Records for processing:
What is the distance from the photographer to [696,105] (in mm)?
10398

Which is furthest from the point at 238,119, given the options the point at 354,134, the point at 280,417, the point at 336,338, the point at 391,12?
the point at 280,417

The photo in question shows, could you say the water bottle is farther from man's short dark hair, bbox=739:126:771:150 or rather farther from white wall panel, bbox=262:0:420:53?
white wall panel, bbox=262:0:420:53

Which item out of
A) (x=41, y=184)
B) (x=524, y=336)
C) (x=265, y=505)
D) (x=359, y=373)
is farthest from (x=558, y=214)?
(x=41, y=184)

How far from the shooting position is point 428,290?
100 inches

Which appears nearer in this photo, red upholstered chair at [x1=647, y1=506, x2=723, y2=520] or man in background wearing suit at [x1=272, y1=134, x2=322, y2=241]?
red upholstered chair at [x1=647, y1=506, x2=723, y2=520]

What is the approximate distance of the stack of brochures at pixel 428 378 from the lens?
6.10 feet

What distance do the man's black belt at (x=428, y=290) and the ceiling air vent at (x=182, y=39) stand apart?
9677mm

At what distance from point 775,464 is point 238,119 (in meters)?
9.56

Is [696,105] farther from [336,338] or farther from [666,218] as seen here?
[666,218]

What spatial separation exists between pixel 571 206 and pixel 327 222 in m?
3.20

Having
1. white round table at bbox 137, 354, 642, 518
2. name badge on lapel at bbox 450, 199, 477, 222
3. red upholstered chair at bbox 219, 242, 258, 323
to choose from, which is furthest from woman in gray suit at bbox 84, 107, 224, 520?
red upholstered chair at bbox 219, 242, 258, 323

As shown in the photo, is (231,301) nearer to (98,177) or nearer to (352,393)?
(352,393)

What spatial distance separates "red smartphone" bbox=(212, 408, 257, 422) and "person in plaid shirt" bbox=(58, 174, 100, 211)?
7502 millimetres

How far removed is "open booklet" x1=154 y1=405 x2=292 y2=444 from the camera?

Instructions for the task:
Reproduce verbatim the lines of the listing from the line containing "How far from" through the end of the listing, both ends included.

Written answer:
How far from the shooting position is point 428,290?
100 inches

Which appears nearer in this photo, red upholstered chair at [x1=647, y1=506, x2=723, y2=520] or man in background wearing suit at [x1=272, y1=134, x2=322, y2=241]?
red upholstered chair at [x1=647, y1=506, x2=723, y2=520]

What is the approximate distance of the stack of brochures at pixel 428 378 from the lens?
6.10 feet

What distance do the man's black belt at (x=428, y=290) and the ceiling air vent at (x=182, y=39) stand apart?
9677mm

At what distance from point 775,464 is point 238,119 (in meters)?
9.56

Is [696,105] farther from [336,338] or farther from [666,218] as seen here?
[666,218]

What spatial separation exists between pixel 571 206 and pixel 327 222 in m?
3.20

Having
1. white round table at bbox 137, 354, 642, 518
2. name badge on lapel at bbox 450, 199, 477, 222
3. red upholstered chair at bbox 219, 242, 258, 323
to choose from, which is furthest from woman in gray suit at bbox 84, 107, 224, 520?
red upholstered chair at bbox 219, 242, 258, 323

As shown in the photo, is (231,301) nearer to (98,177) or nearer to (352,393)?
(352,393)

What spatial distance separates "red smartphone" bbox=(212, 408, 257, 422) and "person in plaid shirt" bbox=(58, 174, 100, 211)?
7502 millimetres

How far removed is "open booklet" x1=154 y1=405 x2=292 y2=444 from the camera?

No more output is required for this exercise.